## WHAT YOU WILL DO
Look through the records below and copy each line that includes the word "States".

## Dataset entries
————

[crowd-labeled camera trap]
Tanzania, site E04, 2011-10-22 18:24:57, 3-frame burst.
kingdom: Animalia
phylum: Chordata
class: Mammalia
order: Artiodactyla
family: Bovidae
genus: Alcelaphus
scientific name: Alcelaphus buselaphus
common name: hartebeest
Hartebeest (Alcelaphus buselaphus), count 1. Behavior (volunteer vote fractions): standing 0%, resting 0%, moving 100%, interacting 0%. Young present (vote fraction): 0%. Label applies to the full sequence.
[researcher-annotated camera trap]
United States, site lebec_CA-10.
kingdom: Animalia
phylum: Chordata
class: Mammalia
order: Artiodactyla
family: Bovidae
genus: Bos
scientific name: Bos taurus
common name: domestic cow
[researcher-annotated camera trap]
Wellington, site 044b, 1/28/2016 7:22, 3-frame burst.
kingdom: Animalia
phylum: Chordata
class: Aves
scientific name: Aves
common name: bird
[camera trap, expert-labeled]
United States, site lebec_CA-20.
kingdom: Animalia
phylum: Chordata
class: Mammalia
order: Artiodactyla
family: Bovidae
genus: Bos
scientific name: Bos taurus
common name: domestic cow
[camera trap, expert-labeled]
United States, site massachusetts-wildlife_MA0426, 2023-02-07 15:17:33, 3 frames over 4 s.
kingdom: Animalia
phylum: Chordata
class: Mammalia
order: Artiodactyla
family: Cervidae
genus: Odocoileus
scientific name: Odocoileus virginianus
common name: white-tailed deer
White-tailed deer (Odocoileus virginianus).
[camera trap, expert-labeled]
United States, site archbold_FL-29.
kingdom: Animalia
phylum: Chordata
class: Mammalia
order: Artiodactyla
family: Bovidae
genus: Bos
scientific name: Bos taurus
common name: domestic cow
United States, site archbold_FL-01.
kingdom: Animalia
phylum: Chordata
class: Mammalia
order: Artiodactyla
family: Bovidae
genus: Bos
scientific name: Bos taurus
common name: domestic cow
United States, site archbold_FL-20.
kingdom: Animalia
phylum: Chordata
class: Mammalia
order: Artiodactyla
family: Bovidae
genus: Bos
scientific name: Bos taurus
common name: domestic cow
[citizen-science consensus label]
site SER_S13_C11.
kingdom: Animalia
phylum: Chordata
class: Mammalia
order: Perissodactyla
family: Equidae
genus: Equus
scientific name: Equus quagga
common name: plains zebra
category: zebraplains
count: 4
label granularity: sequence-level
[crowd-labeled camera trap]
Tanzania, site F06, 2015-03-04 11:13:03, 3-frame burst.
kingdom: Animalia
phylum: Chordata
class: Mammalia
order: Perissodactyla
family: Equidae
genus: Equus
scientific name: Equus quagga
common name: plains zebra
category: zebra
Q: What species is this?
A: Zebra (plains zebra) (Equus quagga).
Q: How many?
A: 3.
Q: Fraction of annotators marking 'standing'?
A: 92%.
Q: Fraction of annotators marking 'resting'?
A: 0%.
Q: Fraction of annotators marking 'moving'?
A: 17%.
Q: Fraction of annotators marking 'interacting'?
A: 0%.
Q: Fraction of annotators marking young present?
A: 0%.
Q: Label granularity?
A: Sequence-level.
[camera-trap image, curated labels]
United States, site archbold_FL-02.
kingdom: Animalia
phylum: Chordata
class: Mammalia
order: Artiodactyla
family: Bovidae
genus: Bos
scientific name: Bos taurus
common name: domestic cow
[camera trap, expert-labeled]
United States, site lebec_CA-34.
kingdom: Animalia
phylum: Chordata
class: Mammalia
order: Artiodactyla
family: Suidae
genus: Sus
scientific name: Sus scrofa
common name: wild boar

————

## ANSWER SPACE
United States, site lebec_CA-10.
United States, site lebec_CA-20.
United States, site massachusetts-wildlife_MA0426, 2023-02-07 15:17:33, 3 frames over 4 s.
United States, site archbold_FL-29.
United States, site archbold_FL-01.
United States, site archbold_FL-20.
United States, site archbold_FL-02.
United States, site lebec_CA-34.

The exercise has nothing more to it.